Rising oil prices may be good for the state budget, but they aren’t good for the household budgets of Alaskans who are facing skyrocketing increases in the cost of energy.
Whether filling up their vehicles at the gas pump or filling their heating oil tanks for the winter, costs are rising faster than any point in the past 13 years and that affects the price of everything transported by road, ship or plane.
Fortunately, we are not powerless in this situation and the legislators now convened in Juneau can help thanks to the unprecedented increase in the value of our Permanent Fund to more than $82.7 billion as of Oct. 22.
My job is to lobby for the most important special interest of all: the people of Alaska. The Permanent Fund dividend was created for the people and to restrain the government, but that intent has been upended for the past six years.
I’ve asked the Legislature to fully fund a PFD of $2,350 under my 50-50 fiscal plan, which would be a payment of $1,236 in addition to the $1,114 that most eligible Alaskans received earlier this month.
Taking this action would help many of our fellow Alaskans simply pay their bills, but we must remember that the PFD is not and has never been intended as a welfare payment. The PFD is by definition a dividend paid to state shareholders from our royalty wealth for each Alaskan to use as they see fit.
With the current special session scheduled to end on Nov. 2, now is the perfect time for legislators to get in touch with their constituents and to act in their best interests.
According to the AAA, the average statewide price for gasoline is up 49 percent in the last year, from $2.51 per gallon to $3.72. Diesel prices are up a nearly identical 48 percent. We all know these prices are much higher in rural Alaska.
On Oct. 13, the U.S. Energy Information Administration released its forecast for winter energy prices that estimates the 31 percent of Alaskan households that use heating oil are in for some sticker shock.
The EIA forecast is for heating oil prices to increase 43 percent compared to last winter. In a colder than average winter, the increase leaps by 59 percent.
This hits rural Alaska especially hard, where residents rely on heating oil for warmth, diesel generation for power, and planes that use jet fuel subject to price surcharges for essential groceries, goods and travel.
The EIA forecast increase is based on the average heating oil price per gallon for the U.S., which was $2.72 in the first quarter of 2021.
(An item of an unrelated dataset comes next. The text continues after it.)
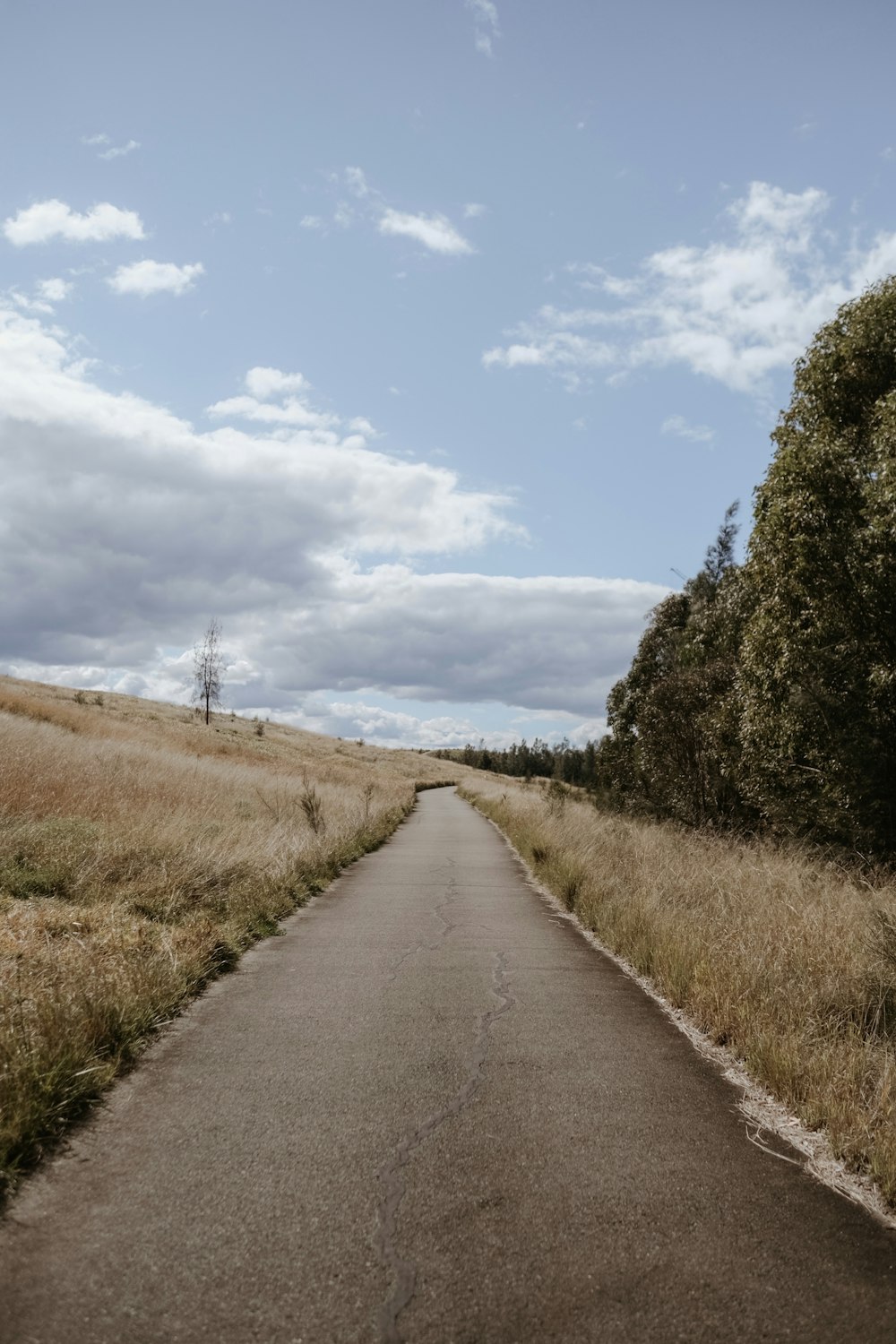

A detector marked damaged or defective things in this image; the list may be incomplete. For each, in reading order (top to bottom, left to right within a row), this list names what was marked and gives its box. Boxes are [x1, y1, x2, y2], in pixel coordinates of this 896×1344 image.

According to the Alaska Department of Commerce, Community and Economic Development biannual survey of heating oil prices, the average price for heating oil last February across 100 communities was $4.15 per gallon, or 52 percent higher than the national average.
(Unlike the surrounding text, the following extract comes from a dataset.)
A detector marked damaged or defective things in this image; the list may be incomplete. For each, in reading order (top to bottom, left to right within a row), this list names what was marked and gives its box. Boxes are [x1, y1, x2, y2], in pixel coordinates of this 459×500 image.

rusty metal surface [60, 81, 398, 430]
For Alaskans, a 43 percent increase comes out to nearly $6 per gallon versus last winter. A 59 percent increase would be $6.60 per gallon.
The increases have already started. In McGrath, a gallon of heating oil is up almost a dollar at $6.66 compared to $5.69 last winter, or a 17 percent hike. In Dillingham, the increase is already 30 percent at $4.59 per gallon compared to $3.52 in February. The Fairbanks price has also gone up 30 percent at $3.58 per gallon compared to $2.74 last winter.
Given the inverse relationship between high oil prices helping the state budget but hurting Alaskans’ wallets, we would ideally like to produce more oil at lower prices to achieve a sustainable balance.
Instead, we have runaway federal deficit spending driving inflation combined with the Biden administration’s nonstop attacks on domestic energy production that started on Day One of his term with the killing of the Keystone pipeline and the “pause”/cancelation of federal lease sales and permitting.
Now as oil and gas prices predictably have surged, President Biden has gone to the recalcitrant OPEC+ cartel begging for more production and asking for a break from the U.S. industry he’s been attempting to cripple since Jan. 20.
My administration will continue to fight the Biden administration on every front possible to protect Alaska’s right to self-determination and access to our resources. But those fights will take time, and that’s something Alaskans preparing for winter don’t have.
Not only can we afford to pay a PFD in line with my 50-50 formula, but it is also the right thing to do and now is the time to do it.
Now is not the time to leave Juneau while leaving Alaskans out in the cold.